Harrah’s Chairman Gary Loveman gambled big, putting his job on the line when he persuaded directors to look at the offer for Harrah’s from two private equity groups.
"It was a gutsy all-in move by Gary, very high stakes poker," explained a source familiar with some of what transpired as directors sat down to mull the offer from Apollo Management and the Texas Pacific Group.
Here’s what happened: One of the sticking points in the several days of talks that led to acceptance of the offer that saw Apollo and TPG offer $90 a share for Harrah’s stock and assume about $10 billion in debt was a demand by a group of directors led by Steve Bollenbach who wanted the right to fire any member of senior management until the moment when the deal closes.
That demand was purportedly aimed at Loveman, who became the target of Bollenbach’s ire after the co-chairman of Hilton Hotels supposedly became convinced the buyout proposal was engineered by Loveman for too low a price. The initial offer in early October by the two funds was $81 a share.
But negotiators for TPG and Apollo balked at giving directors the right to fire any members of current senior management.
"We’re buying management," was the quote attributed to them.

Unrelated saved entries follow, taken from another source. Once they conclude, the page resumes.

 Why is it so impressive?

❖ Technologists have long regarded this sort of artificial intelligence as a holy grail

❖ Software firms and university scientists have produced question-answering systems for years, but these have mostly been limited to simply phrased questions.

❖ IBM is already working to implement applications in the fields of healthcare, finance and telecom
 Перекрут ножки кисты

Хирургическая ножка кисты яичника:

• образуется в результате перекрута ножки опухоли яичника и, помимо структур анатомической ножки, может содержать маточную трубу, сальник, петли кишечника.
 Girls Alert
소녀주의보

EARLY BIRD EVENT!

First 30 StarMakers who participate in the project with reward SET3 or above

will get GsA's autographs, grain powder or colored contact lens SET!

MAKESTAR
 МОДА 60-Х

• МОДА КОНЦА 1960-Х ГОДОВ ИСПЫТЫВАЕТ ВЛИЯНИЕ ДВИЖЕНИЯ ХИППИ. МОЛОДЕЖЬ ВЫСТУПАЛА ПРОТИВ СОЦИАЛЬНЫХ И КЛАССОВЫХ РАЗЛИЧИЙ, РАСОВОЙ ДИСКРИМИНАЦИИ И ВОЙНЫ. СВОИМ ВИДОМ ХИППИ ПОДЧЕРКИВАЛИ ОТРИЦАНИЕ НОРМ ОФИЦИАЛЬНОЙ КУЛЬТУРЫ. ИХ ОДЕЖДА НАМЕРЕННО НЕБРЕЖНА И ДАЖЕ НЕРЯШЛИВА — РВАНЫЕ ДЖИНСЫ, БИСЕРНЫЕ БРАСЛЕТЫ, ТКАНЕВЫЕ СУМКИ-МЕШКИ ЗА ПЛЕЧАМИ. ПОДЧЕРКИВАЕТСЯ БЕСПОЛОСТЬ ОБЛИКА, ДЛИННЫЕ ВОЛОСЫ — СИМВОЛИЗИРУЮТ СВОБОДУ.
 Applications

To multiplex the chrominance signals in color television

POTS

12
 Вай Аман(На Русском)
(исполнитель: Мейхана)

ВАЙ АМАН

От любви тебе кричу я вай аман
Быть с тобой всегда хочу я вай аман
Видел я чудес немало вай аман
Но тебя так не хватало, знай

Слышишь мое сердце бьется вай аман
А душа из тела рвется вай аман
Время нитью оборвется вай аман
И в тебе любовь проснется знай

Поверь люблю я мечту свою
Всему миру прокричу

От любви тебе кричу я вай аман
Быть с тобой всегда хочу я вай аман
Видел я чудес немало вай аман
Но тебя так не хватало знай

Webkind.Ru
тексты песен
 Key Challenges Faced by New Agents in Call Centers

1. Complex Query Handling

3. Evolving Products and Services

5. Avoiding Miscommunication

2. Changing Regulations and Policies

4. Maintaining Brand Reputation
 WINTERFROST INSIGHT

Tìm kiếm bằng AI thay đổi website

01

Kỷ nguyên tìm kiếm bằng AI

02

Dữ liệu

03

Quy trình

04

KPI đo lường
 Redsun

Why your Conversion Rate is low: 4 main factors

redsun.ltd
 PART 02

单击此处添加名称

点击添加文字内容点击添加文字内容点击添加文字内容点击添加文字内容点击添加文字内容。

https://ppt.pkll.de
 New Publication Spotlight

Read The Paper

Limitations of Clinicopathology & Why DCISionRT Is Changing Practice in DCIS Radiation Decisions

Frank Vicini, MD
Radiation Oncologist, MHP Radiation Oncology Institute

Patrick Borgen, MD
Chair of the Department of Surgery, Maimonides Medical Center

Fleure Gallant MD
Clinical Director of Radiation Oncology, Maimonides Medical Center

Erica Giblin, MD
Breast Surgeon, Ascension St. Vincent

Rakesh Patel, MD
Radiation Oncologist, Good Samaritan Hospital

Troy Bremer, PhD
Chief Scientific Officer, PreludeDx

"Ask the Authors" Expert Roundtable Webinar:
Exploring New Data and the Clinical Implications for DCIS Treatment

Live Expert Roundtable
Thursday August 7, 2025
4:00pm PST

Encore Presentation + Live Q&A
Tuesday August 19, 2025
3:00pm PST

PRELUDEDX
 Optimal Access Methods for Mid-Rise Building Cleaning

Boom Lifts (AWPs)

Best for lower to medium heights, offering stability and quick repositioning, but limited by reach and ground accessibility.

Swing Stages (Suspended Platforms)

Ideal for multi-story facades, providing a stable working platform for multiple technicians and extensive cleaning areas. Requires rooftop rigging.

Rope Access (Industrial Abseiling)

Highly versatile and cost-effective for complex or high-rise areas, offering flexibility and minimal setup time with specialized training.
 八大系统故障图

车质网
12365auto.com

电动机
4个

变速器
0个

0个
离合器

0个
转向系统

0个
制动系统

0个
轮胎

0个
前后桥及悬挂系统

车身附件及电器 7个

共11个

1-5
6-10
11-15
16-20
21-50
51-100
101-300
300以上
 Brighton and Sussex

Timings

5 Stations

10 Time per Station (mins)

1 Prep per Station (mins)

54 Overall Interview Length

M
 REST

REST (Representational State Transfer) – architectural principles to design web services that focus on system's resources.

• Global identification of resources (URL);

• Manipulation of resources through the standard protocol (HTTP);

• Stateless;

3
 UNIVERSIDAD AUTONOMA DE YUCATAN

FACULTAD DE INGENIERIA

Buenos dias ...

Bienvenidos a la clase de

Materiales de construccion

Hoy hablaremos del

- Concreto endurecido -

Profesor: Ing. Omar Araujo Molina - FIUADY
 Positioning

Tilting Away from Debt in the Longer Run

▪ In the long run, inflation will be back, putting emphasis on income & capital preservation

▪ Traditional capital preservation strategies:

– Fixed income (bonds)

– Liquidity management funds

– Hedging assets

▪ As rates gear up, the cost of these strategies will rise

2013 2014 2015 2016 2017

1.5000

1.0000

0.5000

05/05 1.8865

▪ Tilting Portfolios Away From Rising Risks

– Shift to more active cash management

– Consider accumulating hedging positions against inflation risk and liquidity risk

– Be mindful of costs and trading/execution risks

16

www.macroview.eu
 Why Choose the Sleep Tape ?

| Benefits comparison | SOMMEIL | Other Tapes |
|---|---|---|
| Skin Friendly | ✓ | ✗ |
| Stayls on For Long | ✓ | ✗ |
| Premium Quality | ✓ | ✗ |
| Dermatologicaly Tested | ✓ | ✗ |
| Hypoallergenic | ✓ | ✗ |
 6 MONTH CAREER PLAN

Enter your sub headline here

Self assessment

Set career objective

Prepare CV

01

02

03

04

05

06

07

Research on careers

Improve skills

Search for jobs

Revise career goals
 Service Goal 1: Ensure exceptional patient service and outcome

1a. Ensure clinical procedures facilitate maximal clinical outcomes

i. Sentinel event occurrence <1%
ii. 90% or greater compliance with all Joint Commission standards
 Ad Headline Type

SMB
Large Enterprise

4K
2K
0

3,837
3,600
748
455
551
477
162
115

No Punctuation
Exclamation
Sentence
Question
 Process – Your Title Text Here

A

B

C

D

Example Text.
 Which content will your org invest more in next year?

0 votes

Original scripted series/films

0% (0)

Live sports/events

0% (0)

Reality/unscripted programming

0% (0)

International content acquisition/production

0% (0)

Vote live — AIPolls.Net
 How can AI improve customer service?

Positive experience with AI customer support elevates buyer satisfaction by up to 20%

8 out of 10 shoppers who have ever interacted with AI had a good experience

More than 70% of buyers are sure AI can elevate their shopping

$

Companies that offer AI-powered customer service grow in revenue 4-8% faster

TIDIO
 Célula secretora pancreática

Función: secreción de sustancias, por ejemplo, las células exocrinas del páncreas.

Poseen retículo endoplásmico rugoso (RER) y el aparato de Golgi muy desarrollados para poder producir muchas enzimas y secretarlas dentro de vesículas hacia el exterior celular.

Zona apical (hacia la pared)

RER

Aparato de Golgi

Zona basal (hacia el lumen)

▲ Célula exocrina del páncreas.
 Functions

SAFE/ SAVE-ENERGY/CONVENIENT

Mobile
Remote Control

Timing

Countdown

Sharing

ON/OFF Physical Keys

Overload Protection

And so Loveman won his first vote of confidence from the people who matter most — the two groups that have agreed to spend more than $17 billion buying out Harrah’s shareholders.
Ironically, the $90 dollar a share offer will mean an estimated $450 million pay day (based on an estimated five million shares) for Barron Hilton, a former member of the Harrah’s board and the co-chairman (with Bollenbach) of Hilton Hotels.
It was Bollenbach and Hilton who brought the proposal for Harrah’s to buy Caesars Entertainment in 2004.One of the results of that was Hilton being given a seat on the Harrah’s board for one year, a term that ended earlier this year. Bollenbach got a two-year term that expires in April.
"In a case like this where you see Bollenbach taking the stand that he did, you have to imagine Barron standing right next to him," our source said.
This is from a senior executive familiar with both men in a company having nothing to do with the Harrah’s deal.
"It makes you wonder," he continued, "if Steve had anything to do with the provision that allows Harrah’s 25 days to come up with a better deal."
Other sources familiar with Harrah’s strategy said acceptance of the buyout plan will add momentum to a streamlining plan at the corporate level that is expected to trim perhaps several hundred million in administrative expenses.
That’s apparently already begun with the pending departure of at least two executives — Anthony Sanfilippo, president of the company’s Central Division; and Anthony Santo, the senior vice president of operations, products and services.
But in a company like Harrah’s, where vice presidents have titles that often leave outsiders wondering what the job is all about, it is easy to imagine there will be other departures from the management ranks.
McKinsey & Company, which calls itself a "global management consulting company," has been brought in to offer its advice about what the Harrah’s of the future should look like. McKinsey seems to have been aboard at Harrah’s for quite some time, a fact that suggests the new look at Harrah’s was taking shape prior to the early October offer from Apollo and TPG.
Perhaps the day will come when in the interests of efficiency, Loveman will rip a page from the management style of the late Benny Binion and run Harrah’s from a booth in the Caesars coffee shop with a couple of cell phones and a BlackBerry to keep him company.
One of the expected steps to help develop added value will probably involve getting away from a regional approach to business and doing what’s necessary to enhance the appeal of three or four brands.
Loveman has previously said that the Harrah’s of the future will be pared down to about three resort brands — Harrah’s, Caesars and the Horseshoe.
An obvious fourth brand would be the World Series of Poker, which has demonstrated a global ability to generate revenue that has little to do with the numbers of bodies showing up in Las Vegas to play no limit hold ”˜em.